With a csv that has only one column, when running
pd.read_csv('/MYPATH/MYFILE.csv')
I get
ParserError: Error tokenizing data. C error: Expected 10 fields in line 4, saw 16
Or the long output:
/usr/local/lib/python3.7/dist-packages/pandas/io/parsers.py in read(self, nrows)
2155 def read(self, nrows=None):
2156 try:
-> 2157 data = self._reader.read(nrows)
2158 except StopIteration:
2159 if self._first_chunk:
pandas/_libs/parsers.pyx in pandas._libs.parsers.TextReader.read()
pandas/_libs/parsers.pyx in pandas._libs.parsers.TextReader._read_low_memory()
pandas/_libs/parsers.pyx in pandas._libs.parsers.TextReader._read_rows()
pandas/_libs/parsers.pyx in pandas._libs.parsers.TextReader._tokenize_rows()

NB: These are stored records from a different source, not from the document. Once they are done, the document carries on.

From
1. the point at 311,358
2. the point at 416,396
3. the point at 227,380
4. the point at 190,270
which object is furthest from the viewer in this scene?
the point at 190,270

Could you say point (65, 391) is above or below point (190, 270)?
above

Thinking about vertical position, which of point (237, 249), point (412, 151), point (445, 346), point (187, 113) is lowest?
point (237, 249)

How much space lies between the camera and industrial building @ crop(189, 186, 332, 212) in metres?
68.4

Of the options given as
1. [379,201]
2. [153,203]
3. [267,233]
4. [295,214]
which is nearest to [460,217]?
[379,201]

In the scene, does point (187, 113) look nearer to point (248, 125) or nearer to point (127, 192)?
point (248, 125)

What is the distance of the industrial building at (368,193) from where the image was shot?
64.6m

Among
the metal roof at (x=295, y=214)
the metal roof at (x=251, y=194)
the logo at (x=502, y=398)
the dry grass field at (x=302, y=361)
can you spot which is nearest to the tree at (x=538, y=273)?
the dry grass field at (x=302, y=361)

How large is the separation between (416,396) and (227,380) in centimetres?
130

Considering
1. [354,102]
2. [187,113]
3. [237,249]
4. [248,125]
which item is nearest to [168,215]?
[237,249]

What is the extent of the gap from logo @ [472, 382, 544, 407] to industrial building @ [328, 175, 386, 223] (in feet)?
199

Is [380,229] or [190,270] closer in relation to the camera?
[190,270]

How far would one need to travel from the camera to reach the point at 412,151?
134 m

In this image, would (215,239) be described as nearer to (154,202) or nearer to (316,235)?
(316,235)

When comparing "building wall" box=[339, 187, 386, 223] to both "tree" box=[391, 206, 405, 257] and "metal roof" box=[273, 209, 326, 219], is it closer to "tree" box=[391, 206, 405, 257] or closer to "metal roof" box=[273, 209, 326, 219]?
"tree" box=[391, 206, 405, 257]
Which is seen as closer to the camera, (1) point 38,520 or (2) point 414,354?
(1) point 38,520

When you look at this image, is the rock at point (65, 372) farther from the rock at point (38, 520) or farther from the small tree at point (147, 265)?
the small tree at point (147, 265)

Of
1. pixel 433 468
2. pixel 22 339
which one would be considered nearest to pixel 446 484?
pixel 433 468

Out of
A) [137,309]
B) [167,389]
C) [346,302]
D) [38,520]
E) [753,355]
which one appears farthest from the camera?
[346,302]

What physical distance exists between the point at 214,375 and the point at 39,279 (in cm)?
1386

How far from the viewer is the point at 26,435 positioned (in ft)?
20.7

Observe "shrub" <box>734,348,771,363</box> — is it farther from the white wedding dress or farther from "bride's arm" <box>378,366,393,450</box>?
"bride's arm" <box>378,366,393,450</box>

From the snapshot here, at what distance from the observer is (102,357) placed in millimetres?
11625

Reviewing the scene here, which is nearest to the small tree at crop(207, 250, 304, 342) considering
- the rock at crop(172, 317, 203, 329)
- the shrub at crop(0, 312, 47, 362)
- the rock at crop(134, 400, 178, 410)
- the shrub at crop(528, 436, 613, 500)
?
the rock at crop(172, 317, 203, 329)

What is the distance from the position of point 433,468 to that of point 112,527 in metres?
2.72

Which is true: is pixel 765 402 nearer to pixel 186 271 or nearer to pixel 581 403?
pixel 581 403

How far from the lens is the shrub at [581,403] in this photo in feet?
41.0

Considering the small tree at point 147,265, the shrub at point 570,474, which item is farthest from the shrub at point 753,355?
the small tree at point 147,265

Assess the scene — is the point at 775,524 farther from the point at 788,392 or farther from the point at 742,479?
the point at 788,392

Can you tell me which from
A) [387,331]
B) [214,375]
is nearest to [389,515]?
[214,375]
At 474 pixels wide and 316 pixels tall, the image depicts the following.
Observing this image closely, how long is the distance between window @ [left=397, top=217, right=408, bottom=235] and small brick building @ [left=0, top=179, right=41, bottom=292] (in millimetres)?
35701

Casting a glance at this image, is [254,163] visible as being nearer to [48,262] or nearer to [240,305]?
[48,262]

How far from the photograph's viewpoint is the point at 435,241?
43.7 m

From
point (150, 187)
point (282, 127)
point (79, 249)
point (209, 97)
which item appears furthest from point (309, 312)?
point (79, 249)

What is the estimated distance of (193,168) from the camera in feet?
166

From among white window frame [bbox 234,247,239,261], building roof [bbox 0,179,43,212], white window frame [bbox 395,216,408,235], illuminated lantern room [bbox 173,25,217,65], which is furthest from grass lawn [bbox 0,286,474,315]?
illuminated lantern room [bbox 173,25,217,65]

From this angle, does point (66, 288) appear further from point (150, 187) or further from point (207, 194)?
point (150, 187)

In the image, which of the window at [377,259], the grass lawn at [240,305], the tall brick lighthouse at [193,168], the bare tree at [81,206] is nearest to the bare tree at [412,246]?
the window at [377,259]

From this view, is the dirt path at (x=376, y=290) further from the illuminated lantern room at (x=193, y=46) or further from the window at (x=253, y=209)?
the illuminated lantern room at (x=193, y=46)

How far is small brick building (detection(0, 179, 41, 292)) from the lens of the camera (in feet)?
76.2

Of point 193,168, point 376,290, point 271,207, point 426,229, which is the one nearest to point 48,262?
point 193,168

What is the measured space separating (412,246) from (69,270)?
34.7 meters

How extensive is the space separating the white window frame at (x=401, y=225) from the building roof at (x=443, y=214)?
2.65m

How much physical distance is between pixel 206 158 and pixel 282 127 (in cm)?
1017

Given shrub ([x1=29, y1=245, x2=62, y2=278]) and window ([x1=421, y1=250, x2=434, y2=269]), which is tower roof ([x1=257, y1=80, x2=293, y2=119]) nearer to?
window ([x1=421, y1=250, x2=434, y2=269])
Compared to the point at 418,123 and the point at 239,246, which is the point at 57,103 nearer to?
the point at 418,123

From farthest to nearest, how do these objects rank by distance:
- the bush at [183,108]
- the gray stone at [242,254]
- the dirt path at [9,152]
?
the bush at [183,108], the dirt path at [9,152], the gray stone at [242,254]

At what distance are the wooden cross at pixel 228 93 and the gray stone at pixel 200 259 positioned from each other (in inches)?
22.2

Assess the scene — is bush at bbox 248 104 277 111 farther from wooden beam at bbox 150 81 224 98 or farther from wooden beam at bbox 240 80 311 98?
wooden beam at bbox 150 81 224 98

pandas/_libs/parsers.pyx in pandas._libs.parsers.raise_parser_error()
ParserError: Error tokenizing data. C error: Expected 10 fields in line 4, saw 16
Obviously, it does not read the one-column csv as one column, as if the standard separator split the column. Therefore, I made the separator None
, but running
pd.read_csv('/MYPATH/MYFILE.csv', sep=None)
throws
/usr/local/lib/python3.7/dist-packages/pandas/io/parsers.py in _alert_malformed(self, msg, row_num)
2996 """
2997 if self.error_bad_lines:
-> 2998 raise ParserError(msg)
2999 elif self.warn_bad_lines:
3000 base = f"Skipping line {row_num}: "
ParserError: Expected 68 fields in line 26, saw 147
Which delimiter = separator that does not split the column at all?
CodePudding user response:
You need to use a separator that never appears in your data. The separator is only to split the input into columns, not into rows, therefore we can do this:
pd.read_csv('/MYPATH/MYFILE.csv', sep="§§§")
or whatever character(s) that is/are certainly not in the csv. Then, the column will be read as one column, the separator will not detect any needed splits.
Without this, the standard separator is set to sep=","
which obviously finds some commas in whatever column of the "one-column" csv.
Credits go to Import CSV into pandas dataframe with list as column.